╭─ Supplied data

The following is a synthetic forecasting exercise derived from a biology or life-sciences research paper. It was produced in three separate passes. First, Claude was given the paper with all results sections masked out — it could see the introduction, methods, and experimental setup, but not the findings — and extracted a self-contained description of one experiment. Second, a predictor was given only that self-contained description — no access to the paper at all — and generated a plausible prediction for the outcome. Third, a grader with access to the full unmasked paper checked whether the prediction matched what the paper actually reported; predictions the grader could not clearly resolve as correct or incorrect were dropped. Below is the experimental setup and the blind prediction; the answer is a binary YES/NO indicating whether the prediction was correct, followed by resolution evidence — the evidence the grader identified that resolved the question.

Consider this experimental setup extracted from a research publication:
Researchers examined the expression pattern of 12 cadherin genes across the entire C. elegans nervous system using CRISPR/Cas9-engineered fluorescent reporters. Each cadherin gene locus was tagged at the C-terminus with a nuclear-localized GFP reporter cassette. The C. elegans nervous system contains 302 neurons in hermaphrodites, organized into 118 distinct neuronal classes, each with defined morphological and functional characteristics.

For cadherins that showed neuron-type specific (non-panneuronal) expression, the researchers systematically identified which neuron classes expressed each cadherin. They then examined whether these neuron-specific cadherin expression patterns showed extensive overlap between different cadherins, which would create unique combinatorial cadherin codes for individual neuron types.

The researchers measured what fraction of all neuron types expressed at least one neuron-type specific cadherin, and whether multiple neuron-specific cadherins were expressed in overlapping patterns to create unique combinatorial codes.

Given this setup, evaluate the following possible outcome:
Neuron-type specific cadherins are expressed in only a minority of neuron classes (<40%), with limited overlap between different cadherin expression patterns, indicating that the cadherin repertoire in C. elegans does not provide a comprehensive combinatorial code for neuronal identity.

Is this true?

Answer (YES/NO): NO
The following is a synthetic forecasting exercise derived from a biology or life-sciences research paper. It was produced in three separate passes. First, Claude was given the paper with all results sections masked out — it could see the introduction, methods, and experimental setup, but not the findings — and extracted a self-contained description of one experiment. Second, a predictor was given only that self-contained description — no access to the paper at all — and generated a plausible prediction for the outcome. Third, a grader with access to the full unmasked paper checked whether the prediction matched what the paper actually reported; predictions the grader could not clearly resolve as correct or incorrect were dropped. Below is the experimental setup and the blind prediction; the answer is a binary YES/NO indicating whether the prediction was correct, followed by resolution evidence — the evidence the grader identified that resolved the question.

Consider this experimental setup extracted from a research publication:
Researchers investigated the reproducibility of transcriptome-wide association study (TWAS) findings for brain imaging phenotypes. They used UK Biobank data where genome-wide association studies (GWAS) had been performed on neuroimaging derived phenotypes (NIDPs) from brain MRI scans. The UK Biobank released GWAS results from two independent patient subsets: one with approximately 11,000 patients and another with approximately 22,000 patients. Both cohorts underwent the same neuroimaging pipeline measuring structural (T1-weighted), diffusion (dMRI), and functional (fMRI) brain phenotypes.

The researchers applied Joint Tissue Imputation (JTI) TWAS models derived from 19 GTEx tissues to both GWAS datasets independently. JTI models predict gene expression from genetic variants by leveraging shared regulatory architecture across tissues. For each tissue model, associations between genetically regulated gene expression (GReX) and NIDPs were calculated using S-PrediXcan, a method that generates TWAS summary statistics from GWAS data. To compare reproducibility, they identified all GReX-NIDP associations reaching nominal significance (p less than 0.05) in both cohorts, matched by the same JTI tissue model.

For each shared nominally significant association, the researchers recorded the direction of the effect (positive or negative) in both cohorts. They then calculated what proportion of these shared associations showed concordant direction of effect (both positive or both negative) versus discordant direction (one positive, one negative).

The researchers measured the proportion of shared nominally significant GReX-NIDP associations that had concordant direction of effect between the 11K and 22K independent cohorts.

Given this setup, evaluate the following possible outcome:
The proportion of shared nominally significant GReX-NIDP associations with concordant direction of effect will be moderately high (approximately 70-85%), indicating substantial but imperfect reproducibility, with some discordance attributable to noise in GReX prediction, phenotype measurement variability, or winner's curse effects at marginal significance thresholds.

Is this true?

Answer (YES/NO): YES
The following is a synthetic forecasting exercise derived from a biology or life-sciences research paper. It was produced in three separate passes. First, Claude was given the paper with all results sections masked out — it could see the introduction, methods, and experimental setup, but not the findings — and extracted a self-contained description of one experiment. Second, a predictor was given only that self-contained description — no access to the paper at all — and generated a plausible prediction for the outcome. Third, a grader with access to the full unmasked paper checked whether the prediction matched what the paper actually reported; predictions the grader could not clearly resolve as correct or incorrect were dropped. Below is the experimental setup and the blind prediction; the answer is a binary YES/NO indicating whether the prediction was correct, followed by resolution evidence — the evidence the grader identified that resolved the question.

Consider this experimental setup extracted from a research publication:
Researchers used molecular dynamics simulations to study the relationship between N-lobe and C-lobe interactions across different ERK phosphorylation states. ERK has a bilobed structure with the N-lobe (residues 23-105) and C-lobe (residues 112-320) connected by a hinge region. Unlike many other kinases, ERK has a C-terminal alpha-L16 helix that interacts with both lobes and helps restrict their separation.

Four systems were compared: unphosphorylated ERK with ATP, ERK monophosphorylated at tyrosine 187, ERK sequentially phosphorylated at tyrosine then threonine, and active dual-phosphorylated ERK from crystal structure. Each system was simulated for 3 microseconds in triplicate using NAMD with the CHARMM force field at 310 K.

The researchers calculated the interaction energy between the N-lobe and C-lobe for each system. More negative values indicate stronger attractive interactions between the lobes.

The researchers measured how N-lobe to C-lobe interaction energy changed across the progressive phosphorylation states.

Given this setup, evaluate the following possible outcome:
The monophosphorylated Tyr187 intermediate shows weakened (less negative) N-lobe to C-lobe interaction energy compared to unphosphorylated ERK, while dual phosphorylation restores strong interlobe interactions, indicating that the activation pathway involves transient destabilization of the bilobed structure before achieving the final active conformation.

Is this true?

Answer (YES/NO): NO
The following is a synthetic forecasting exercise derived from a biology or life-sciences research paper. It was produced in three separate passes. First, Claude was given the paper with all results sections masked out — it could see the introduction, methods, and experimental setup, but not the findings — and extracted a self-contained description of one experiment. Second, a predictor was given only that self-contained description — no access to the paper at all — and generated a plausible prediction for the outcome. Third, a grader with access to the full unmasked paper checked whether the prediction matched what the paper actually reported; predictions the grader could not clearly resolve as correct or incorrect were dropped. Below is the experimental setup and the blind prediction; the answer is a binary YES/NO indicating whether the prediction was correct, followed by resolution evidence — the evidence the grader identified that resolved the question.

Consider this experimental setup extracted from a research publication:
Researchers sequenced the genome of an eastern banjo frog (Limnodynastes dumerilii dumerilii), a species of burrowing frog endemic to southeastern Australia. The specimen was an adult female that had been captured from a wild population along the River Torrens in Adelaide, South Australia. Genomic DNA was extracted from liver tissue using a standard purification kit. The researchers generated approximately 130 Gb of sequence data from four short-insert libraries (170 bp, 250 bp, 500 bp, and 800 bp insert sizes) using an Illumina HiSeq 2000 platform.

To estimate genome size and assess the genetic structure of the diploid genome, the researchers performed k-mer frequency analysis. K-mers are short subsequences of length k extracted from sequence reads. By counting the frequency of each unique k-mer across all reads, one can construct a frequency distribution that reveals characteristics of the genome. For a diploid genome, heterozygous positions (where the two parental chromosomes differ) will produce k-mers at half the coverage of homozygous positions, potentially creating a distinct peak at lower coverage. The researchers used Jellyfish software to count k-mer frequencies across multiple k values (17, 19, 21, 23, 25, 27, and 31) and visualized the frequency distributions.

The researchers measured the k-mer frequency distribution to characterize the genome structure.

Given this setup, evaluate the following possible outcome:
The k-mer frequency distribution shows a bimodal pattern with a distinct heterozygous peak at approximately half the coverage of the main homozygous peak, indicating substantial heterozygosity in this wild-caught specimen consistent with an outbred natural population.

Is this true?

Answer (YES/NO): YES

╰─

▶ _Your task_
Set all of the records down again, exactly as they stand.

▶ _Output for this exercise_
The following is a synthetic forecasting exercise derived from a biology or life-sciences research paper. It was produced in three separate passes. First, Claude was given the paper with all results sections masked out — it could see the introduction, methods, and experimental setup, but not the findings — and extracted a self-contained description of one experiment. Second, a predictor was given only that self-contained description — no access to the paper at all — and generated a plausible prediction for the outcome. Third, a grader with access to the full unmasked paper checked whether the prediction matched what the paper actually reported; predictions the grader could not clearly resolve as correct or incorrect were dropped. Below is the experimental setup and the blind prediction; the answer is a binary YES/NO indicating whether the prediction was correct, followed by resolution evidence — the evidence the grader identified that resolved the question.

Consider this experimental setup extracted from a research publication:
Researchers examined the expression pattern of 12 cadherin genes across the entire C. elegans nervous system using CRISPR/Cas9-engineered fluorescent reporters. Each cadherin gene locus was tagged at the C-terminus with a nuclear-localized GFP reporter cassette. The C. elegans nervous system contains 302 neurons in hermaphrodites, organized into 118 distinct neuronal classes, each with defined morphological and functional characteristics.

For cadherins that showed neuron-type specific (non-panneuronal) expression, the researchers systematically identified which neuron classes expressed each cadherin. They then examined whether these neuron-specific cadherin expression patterns showed extensive overlap between different cadherins, which would create unique combinatorial cadherin codes for individual neuron types.

The researchers measured what fraction of all neuron types expressed at least one neuron-type specific cadherin, and whether multiple neuron-specific cadherins were expressed in overlapping patterns to create unique combinatorial codes.

Given this setup, evaluate the following possible outcome:
Neuron-type specific cadherins are expressed in only a minority of neuron classes (<40%), with limited overlap between different cadherin expression patterns, indicating that the cadherin repertoire in C. elegans does not provide a comprehensive combinatorial code for neuronal identity.

Is this true?

Answer (YES/NO): NO
The following is a synthetic forecasting exercise derived from a biology or life-sciences research paper. It was produced in three separate passes. First, Claude was given the paper with all results sections masked out — it could see the introduction, methods, and experimental setup, but not the findings — and extracted a self-contained description of one experiment. Second, a predictor was given only that self-contained description — no access to the paper at all — and generated a plausible prediction for the outcome. Third, a grader with access to the full unmasked paper checked whether the prediction matched what the paper actually reported; predictions the grader could not clearly resolve as correct or incorrect were dropped. Below is the experimental setup and the blind prediction; the answer is a binary YES/NO indicating whether the prediction was correct, followed by resolution evidence — the evidence the grader identified that resolved the question.

Consider this experimental setup extracted from a research publication:
Researchers investigated the reproducibility of transcriptome-wide association study (TWAS) findings for brain imaging phenotypes. They used UK Biobank data where genome-wide association studies (GWAS) had been performed on neuroimaging derived phenotypes (NIDPs) from brain MRI scans. The UK Biobank released GWAS results from two independent patient subsets: one with approximately 11,000 patients and another with approximately 22,000 patients. Both cohorts underwent the same neuroimaging pipeline measuring structural (T1-weighted), diffusion (dMRI), and functional (fMRI) brain phenotypes.

The researchers applied Joint Tissue Imputation (JTI) TWAS models derived from 19 GTEx tissues to both GWAS datasets independently. JTI models predict gene expression from genetic variants by leveraging shared regulatory architecture across tissues. For each tissue model, associations between genetically regulated gene expression (GReX) and NIDPs were calculated using S-PrediXcan, a method that generates TWAS summary statistics from GWAS data. To compare reproducibility, they identified all GReX-NIDP associations reaching nominal significance (p less than 0.05) in both cohorts, matched by the same JTI tissue model.

For each shared nominally significant association, the researchers recorded the direction of the effect (positive or negative) in both cohorts. They then calculated what proportion of these shared associations showed concordant direction of effect (both positive or both negative) versus discordant direction (one positive, one negative).

The researchers measured the proportion of shared nominally significant GReX-NIDP associations that had concordant direction of effect between the 11K and 22K independent cohorts.

Given this setup, evaluate the following possible outcome:
The proportion of shared nominally significant GReX-NIDP associations with concordant direction of effect will be moderately high (approximately 70-85%), indicating substantial but imperfect reproducibility, with some discordance attributable to noise in GReX prediction, phenotype measurement variability, or winner's curse effects at marginal significance thresholds.

Is this true?

Answer (YES/NO): YES
The following is a synthetic forecasting exercise derived from a biology or life-sciences research paper. It was produced in three separate passes. First, Claude was given the paper with all results sections masked out — it could see the introduction, methods, and experimental setup, but not the findings — and extracted a self-contained description of one experiment. Second, a predictor was given only that self-contained description — no access to the paper at all — and generated a plausible prediction for the outcome. Third, a grader with access to the full unmasked paper checked whether the prediction matched what the paper actually reported; predictions the grader could not clearly resolve as correct or incorrect were dropped. Below is the experimental setup and the blind prediction; the answer is a binary YES/NO indicating whether the prediction was correct, followed by resolution evidence — the evidence the grader identified that resolved the question.

Consider this experimental setup extracted from a research publication:
Researchers used molecular dynamics simulations to study the relationship between N-lobe and C-lobe interactions across different ERK phosphorylation states. ERK has a bilobed structure with the N-lobe (residues 23-105) and C-lobe (residues 112-320) connected by a hinge region. Unlike many other kinases, ERK has a C-terminal alpha-L16 helix that interacts with both lobes and helps restrict their separation.

Four systems were compared: unphosphorylated ERK with ATP, ERK monophosphorylated at tyrosine 187, ERK sequentially phosphorylated at tyrosine then threonine, and active dual-phosphorylated ERK from crystal structure. Each system was simulated for 3 microseconds in triplicate using NAMD with the CHARMM force field at 310 K.

The researchers calculated the interaction energy between the N-lobe and C-lobe for each system. More negative values indicate stronger attractive interactions between the lobes.

The researchers measured how N-lobe to C-lobe interaction energy changed across the progressive phosphorylation states.

Given this setup, evaluate the following possible outcome:
The monophosphorylated Tyr187 intermediate shows weakened (less negative) N-lobe to C-lobe interaction energy compared to unphosphorylated ERK, while dual phosphorylation restores strong interlobe interactions, indicating that the activation pathway involves transient destabilization of the bilobed structure before achieving the final active conformation.

Is this true?

Answer (YES/NO): NO
The following is a synthetic forecasting exercise derived from a biology or life-sciences research paper. It was produced in three separate passes. First, Claude was given the paper with all results sections masked out — it could see the introduction, methods, and experimental setup, but not the findings — and extracted a self-contained description of one experiment. Second, a predictor was given only that self-contained description — no access to the paper at all — and generated a plausible prediction for the outcome. Third, a grader with access to the full unmasked paper checked whether the prediction matched what the paper actually reported; predictions the grader could not clearly resolve as correct or incorrect were dropped. Below is the experimental setup and the blind prediction; the answer is a binary YES/NO indicating whether the prediction was correct, followed by resolution evidence — the evidence the grader identified that resolved the question.

Consider this experimental setup extracted from a research publication:
Researchers sequenced the genome of an eastern banjo frog (Limnodynastes dumerilii dumerilii), a species of burrowing frog endemic to southeastern Australia. The specimen was an adult female that had been captured from a wild population along the River Torrens in Adelaide, South Australia. Genomic DNA was extracted from liver tissue using a standard purification kit. The researchers generated approximately 130 Gb of sequence data from four short-insert libraries (170 bp, 250 bp, 500 bp, and 800 bp insert sizes) using an Illumina HiSeq 2000 platform.

To estimate genome size and assess the genetic structure of the diploid genome, the researchers performed k-mer frequency analysis. K-mers are short subsequences of length k extracted from sequence reads. By counting the frequency of each unique k-mer across all reads, one can construct a frequency distribution that reveals characteristics of the genome. For a diploid genome, heterozygous positions (where the two parental chromosomes differ) will produce k-mers at half the coverage of homozygous positions, potentially creating a distinct peak at lower coverage. The researchers used Jellyfish software to count k-mer frequencies across multiple k values (17, 19, 21, 23, 25, 27, and 31) and visualized the frequency distributions.

The researchers measured the k-mer frequency distribution to characterize the genome structure.

Given this setup, evaluate the following possible outcome:
The k-mer frequency distribution shows a bimodal pattern with a distinct heterozygous peak at approximately half the coverage of the main homozygous peak, indicating substantial heterozygosity in this wild-caught specimen consistent with an outbred natural population.

Is this true?

Answer (YES/NO): YES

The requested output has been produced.